Deus
24 mai 2020
Milena Félix
Há um tempo percebi que existem coisas que eu insisto em fazer e que parecem boas, mas não são. Ou poderiam ser, mas acabam não sendo no final das contas. Escrever por si mesmo não é de todo bom, mesmo que pareça que todo o sentido que devo buscar na minha vida venha disso.
Me assusta que, às vezes, o mundo dos próprios escritores é um costurado de cenas de ficar bêbado, fumar, fazer sexo bêbado com muitas pessoas e depois escrever um texto amargurado sobre o sentimento amargurado que você tem da vida. Morrer jovem. Ou viver muito em uma vida solitária. Parece fazer parte da liberdade poética a autorização para acabar com a própria vida.
E é uma linha tão tênue, e a gente não sabe, o espaço entre ter as melhores intenções para estar confuso. E aí de estar confuso, para estar triste. E da tristeza logo podemos arranjar justificativa para fazer coisas estúpidas. “Beber para acabar com a dor”. Ninguém acredita nessa história. É claro que as primeiras vezes de coisas perigosas você faz com segurança. Usa capacete e mantém distância mínima. Mas na 20a vez você não tem mais medo nenhum e tudo que antes parecia inaceitável é totalmente natural agora.
Até atitudes bobas e claramente boas como fazer exercícios podem não ser genuinamente boas. Às vezes, eu saio para correr e tenho a certeza de que estou fazendo uma coisa boa para mim mesma. E até para os outros, já que eu com certeza vou ficar menos estressada. Mas de repente começo a pensar nas coisas que não devo pensar, enquanto corro. E isso sem contar o fato de que, se a gente coloca no exercício as nossas fragilidades mentais sobre o corpo e a autoestima, pode ir dormir numa noite depois de ter feito academia 5 vezes. Qualquer boa ação pode se tornar um vício, ou um escape pra não encarar a vida. Uma desculpa pra poder pensar “eu estou fazendo isso e é bom, não preciso me esforçar pra melhorar”.
Foi pensando nisso que percebi que nenhuma das coisas que faço de bom podem ser genuinamente boas sem a essência da bondade nelas. Um lápis sem o grafite dentro.

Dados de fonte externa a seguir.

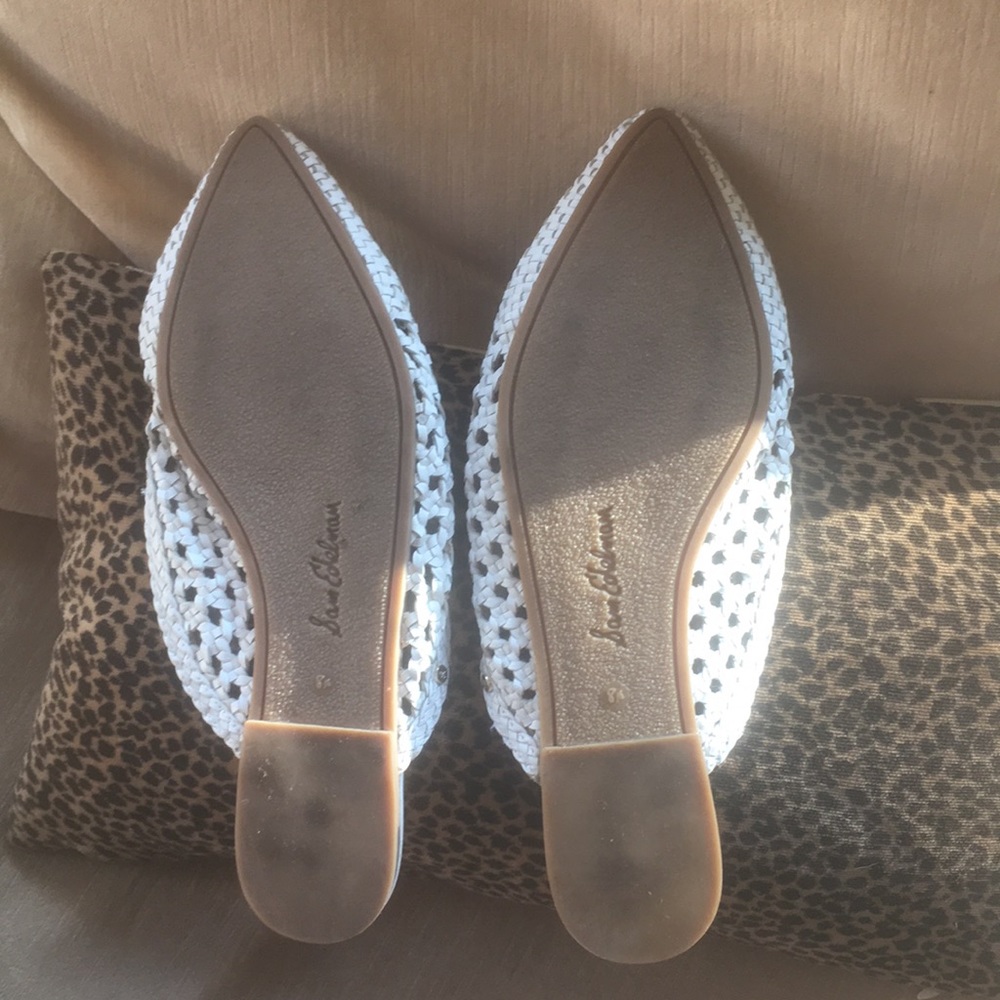 Sam Edelman shoes - Picture 2 of 7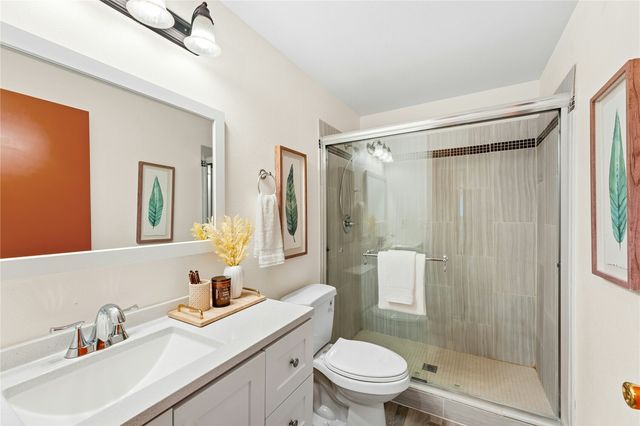 10004 Beacon Avenue, Seattle, WA 98178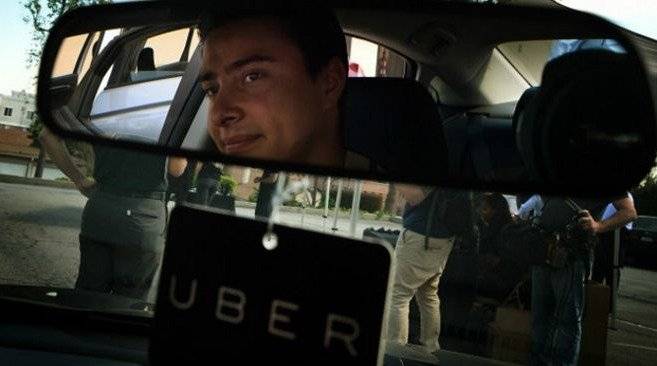 Uber-1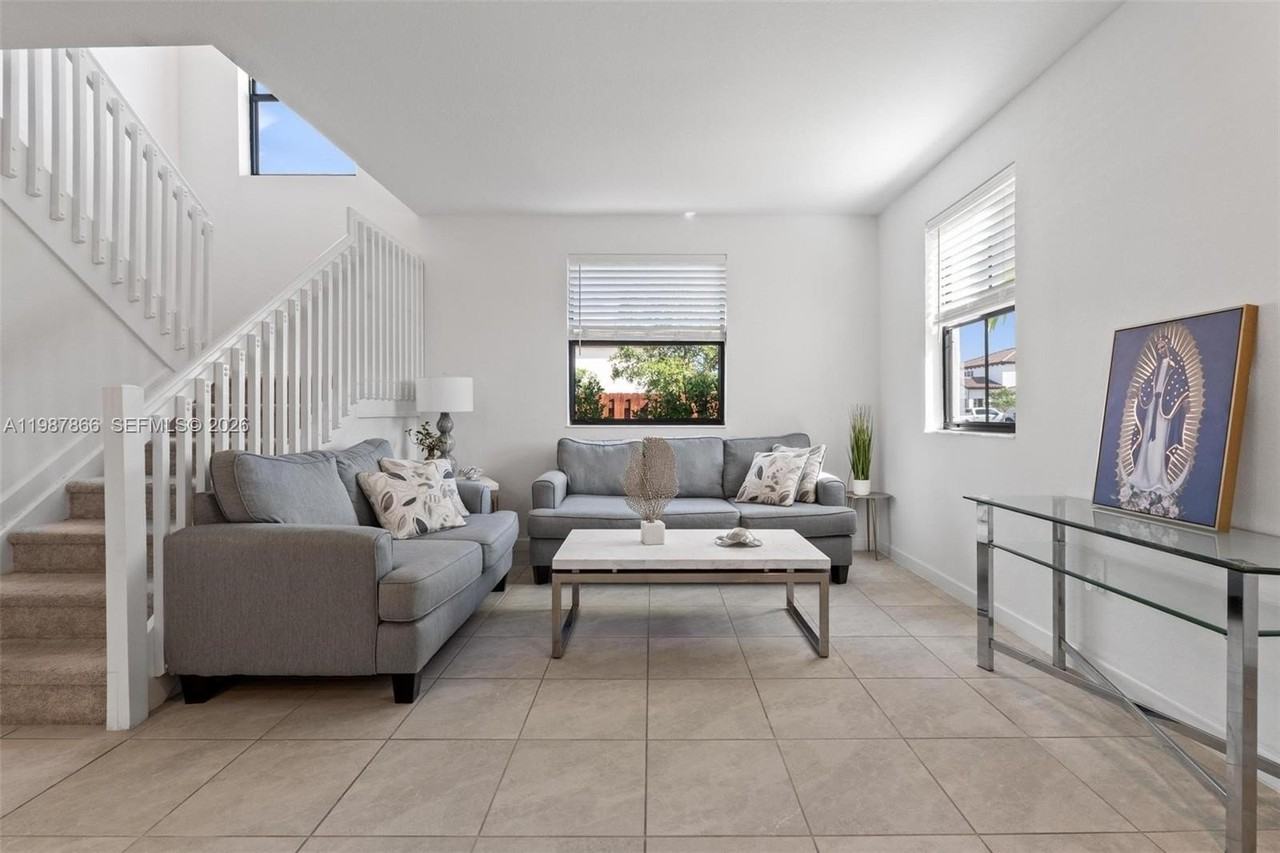 11903 Sw 241st St #11903 - Photo 6 of 50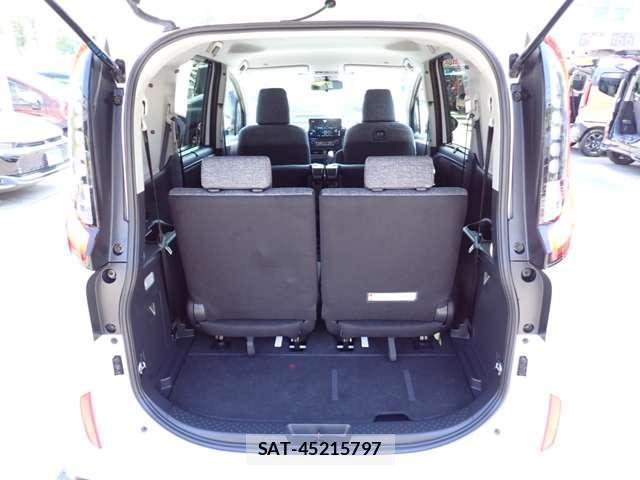 Toyota SIENTA 2025-05 8651658-12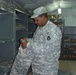 Camp AJ uniform program saves soldiers money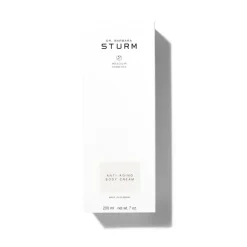 Anti-Aging Body Cream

E ainda que seja o caminho certo ter tal carreira e trabalhar nela, me casar com uma determinada pessoa, ter alimentação saudável e fazer terapia, tudo pode dar errado se eu não tiver bondade na essência. Eu posso largar a família pelo trabalho constante, encher meu relacionamento de egoísmos, nunca mais comer um carboidrato e não chegar em lugar nenhum depois de 10 anos de psicólogo.
Isso me faz pensar também se o exato oposto funciona da mesma forma: se eu tiver a iniciativa de fazer coisas que são, em geral ruins, consensualmente ruins, e tiver um impulso bom, o bem pode surgir? Claro que podemos pensar que um impulso bom, a essência boa, não produziria iniciativas ruins. Mas também podemos pensar que se estou em um ciclo de atitudes ruins não escolhidas conscientemente, o bem, quando surge, faz nascer uma bela flor no meio de um vaso de lodo. E certa hora as raízes da flor vão crescer tanto que serão capazes de quebrar o vaso. Mas eu ainda fico confusa sobre tudo isso.
E de onde vem então essa “essência boa”, essa coisa que povoa todo o espaço das ações boas e fazem elas ganharem sentido? Do todo bom, é claro. Onde seria a fonte da bondade se não de onde a bondade veio? De Deus, assim podemos chamar. Eu gosto de chamar assim. E então penso que nenhuma ação boa, se eu não estiver com meu coração em Deus, pode ser realmente boa. O mesmo vale para o exercício físico. Se eu saio para caminhar todos os dias no tempo em que eu deveria estar me conectando com o “Todo Bom”, para fugir de falar com Ele, então a atitude boa não só não é mais boa, mas me afasta do bem.